For every line of the records below that holds "labeled", add one. Give only the final total.

(DATA IN THIS EXERCISE)

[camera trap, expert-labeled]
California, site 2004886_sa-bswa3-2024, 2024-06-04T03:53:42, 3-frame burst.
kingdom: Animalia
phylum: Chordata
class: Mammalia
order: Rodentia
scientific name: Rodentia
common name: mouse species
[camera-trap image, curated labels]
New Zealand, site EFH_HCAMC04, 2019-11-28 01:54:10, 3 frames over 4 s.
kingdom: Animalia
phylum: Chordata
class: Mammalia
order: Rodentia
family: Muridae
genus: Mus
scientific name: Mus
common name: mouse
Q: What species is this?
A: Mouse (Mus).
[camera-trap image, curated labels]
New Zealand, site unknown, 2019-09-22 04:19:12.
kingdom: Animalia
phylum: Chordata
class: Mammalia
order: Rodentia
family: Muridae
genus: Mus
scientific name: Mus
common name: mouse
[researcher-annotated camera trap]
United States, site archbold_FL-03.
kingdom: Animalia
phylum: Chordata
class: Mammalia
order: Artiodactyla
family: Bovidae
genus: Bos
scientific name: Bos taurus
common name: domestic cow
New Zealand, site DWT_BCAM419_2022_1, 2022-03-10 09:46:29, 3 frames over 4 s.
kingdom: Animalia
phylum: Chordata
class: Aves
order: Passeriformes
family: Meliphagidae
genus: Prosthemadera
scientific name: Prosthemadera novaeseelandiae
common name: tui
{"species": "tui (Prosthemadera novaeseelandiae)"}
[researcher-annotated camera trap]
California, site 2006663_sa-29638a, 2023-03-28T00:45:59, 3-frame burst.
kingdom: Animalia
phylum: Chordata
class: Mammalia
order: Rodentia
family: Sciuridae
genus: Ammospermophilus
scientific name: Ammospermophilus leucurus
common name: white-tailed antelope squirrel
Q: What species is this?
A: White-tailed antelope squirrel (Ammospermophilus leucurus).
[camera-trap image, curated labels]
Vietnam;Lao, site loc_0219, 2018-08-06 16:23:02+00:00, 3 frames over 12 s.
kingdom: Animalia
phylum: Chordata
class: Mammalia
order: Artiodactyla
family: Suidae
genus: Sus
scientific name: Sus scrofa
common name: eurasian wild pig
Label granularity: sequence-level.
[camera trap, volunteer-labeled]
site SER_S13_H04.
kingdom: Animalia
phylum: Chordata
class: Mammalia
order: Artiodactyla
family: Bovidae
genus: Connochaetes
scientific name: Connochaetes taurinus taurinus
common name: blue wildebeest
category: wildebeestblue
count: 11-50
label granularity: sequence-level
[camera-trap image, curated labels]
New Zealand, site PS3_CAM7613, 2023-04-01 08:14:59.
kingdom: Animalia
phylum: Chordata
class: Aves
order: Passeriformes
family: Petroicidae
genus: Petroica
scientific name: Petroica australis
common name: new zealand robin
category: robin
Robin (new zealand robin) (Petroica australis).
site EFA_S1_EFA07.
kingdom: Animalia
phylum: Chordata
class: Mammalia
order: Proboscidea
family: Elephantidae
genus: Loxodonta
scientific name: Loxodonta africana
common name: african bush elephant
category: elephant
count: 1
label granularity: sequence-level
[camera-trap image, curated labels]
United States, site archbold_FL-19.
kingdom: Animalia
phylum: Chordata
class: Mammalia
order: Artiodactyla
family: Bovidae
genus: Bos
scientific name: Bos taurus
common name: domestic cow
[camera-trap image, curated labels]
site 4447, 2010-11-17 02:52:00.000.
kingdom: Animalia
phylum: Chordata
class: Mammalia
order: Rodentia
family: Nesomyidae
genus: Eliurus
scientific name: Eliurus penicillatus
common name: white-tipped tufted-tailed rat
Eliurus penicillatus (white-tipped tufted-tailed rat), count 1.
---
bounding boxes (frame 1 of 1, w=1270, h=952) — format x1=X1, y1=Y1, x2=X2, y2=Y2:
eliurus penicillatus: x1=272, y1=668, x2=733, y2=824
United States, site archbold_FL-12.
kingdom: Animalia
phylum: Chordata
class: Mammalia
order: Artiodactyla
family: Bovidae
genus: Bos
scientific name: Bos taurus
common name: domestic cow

(End DATA IN THIS EXERCISE)

**EXERCISE RESPONSE**
2